Friday, June 6, 2014

News from WECC, Part III: Control Centers and Field Devices


I have already written about two issues that came up during conversations with attendees and presenters at WECC’s CUG/CIPUG in Salt Lake City.  Here is another, having to do with control centers and the remote devices they control.

Section 1 of CIP-002-5 Attachment 1 states clearly that High impact BES Cyber Systems are those “used by and located at” control centers that meet one of the four criteria in that section.  The “located at” was clearly inserted to exclude remote devices (mostly in substations) that are controlled by the control center.  Had the wording been “associated with” as in Section 2 (Mediums), these remote systems would have become High impact. 

This would have required control center owners (or the substation owners, if different) to apply all of the controls for High impact BCS at those substations – two forms of physical access control, IDS, active vulnerability assessments, etc.  As it is, these devices will be protected according to the impact rating of the substation – Medium or Low – not the High control center.[i]

However, at the WECC meetings a consultant friend pointed out to me that he believed that devices at substations that are controlled by a High control center are themselves High impact.  When I pointed out the wording of Section 1 to him, he asserted that this didn’t matter because those devices are “in the ESP,” and therefore take the rating of the control center due to the “high water mark” principle.

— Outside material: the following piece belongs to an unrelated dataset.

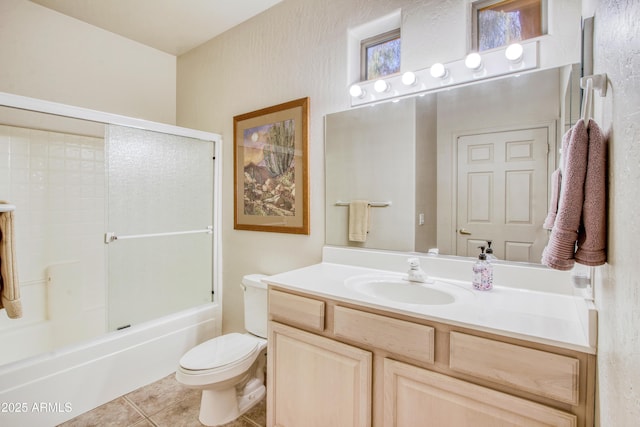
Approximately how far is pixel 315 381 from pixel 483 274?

I was at first taken aback by this statement and didn’t know how to respond.[ii]  But I finally realized this was simply an incorrect application of logic.  This is how the reasoning should go:

  1. High BCS are always located at a High impact control center.
  2. By definition, an ESP encloses all of the BCS at the control center.
  3. Since all BCS have to be at a control center, there is no need to extend the ESP beyond the control center’s walls (more specifically, the PSP).  In practice, of course, there would be huge problems with doing this, since it would require protecting the communications media between the control center and substations.
  4. Since the devices in the substations are completely beyond those walls, they aren’t in the ESP and therefore the high water mark doesn’t apply.
 There you have it.  I wish all problems with CIP-002-5 were as easily solved.

Note: An Interested Party weighed in to point out that my footnote 1 on Medium Control Centers is probably wrong.  You can see what he says here.

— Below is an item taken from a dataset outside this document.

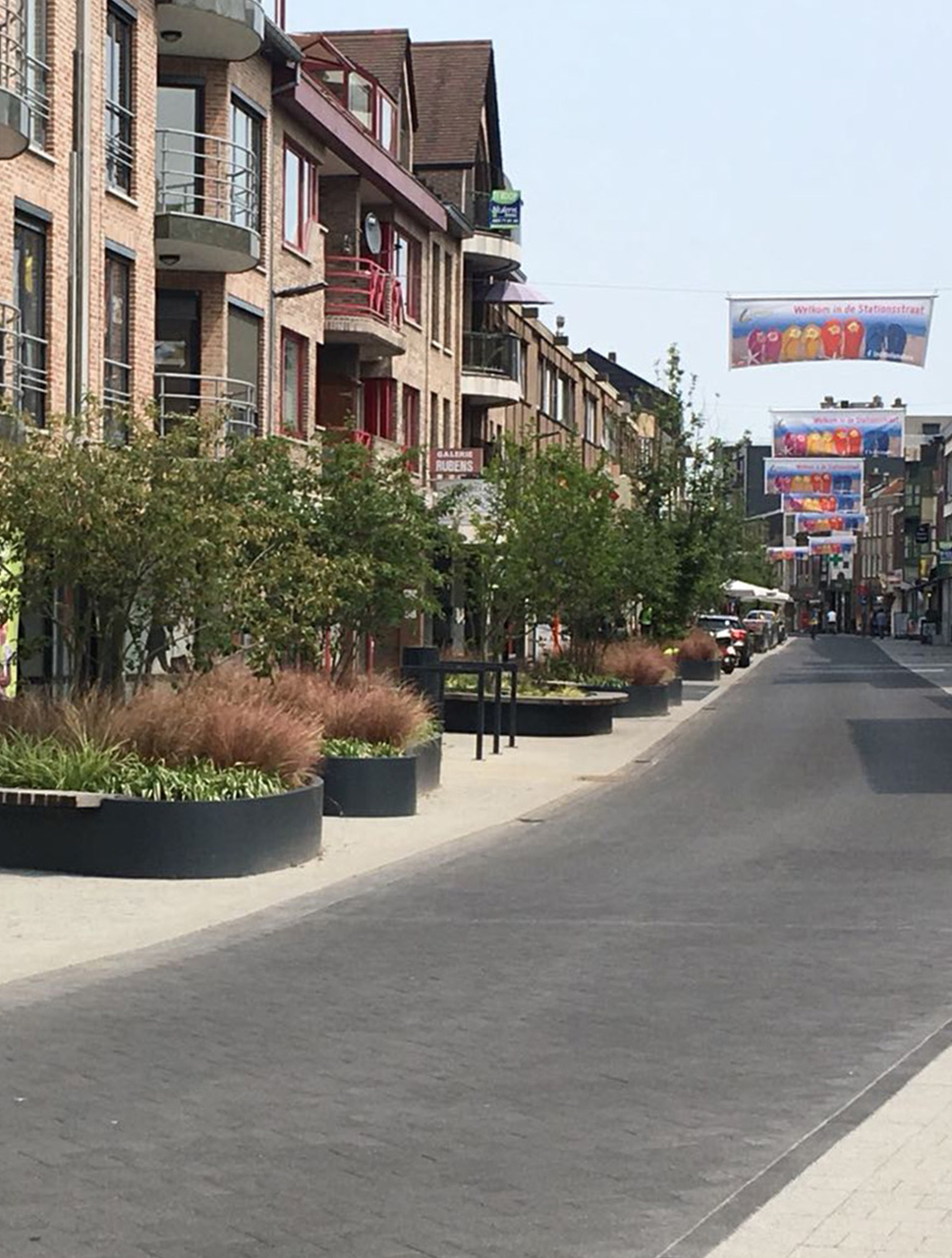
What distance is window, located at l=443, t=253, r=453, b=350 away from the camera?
151 feet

The views and opinions expressed here are my own and don’t necessarily represent the views or opinions of Honeywell..




[i] Note that Medium impact control centers don’t have this protection, since BES Cyber Systems only have to be “associated with” a Medium control center.  However, this consideration is mitigated by the fact that some of the substations that contain those assets will themselves be Medium impact because they meet one or more of Criteria 2.4 – 2.8.   For more on this wording difference, see this post.

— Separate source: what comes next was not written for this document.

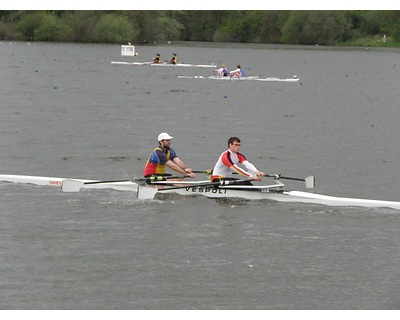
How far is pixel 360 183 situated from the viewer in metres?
28.2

[ii] There was a side issue that distracted me at first.  I pointed out to him that most devices controlled by an EMS are connected serially, not routably.  Therefore, they wouldn’t fall in the ESP.  He countered that serial isn’t “exempt” in CIP v5, so these would have to be included.  Of course, this is mixing several things up.  It is true that BCS at a Medium asset that don’t participate in external routable connectivity (i.e. they could be connected non-routably via serial or simply not connected at all) now have some requirements that apply to them, as opposed to being completely exempt as in Versions 1-4 (that is, in v1-4 cyber assets without external routable connectivity weren’t Critical Cyber Assets at all, so no requirements applied to them).

That “exemption” has gone away in v5, but it has nothing to do with the case in point.  We’re talking about including serially-connected devices (whether local or remote) in an ESP, and this is clearly something that doesn’t make sense.  ESPs contain routably-connected devices, not serially-connected ones.  But I focused at first on the serial issue before I realized (in writing this post) that the real issue had nothing to do with serial vs. routable, but was simply a case of incorrect logic.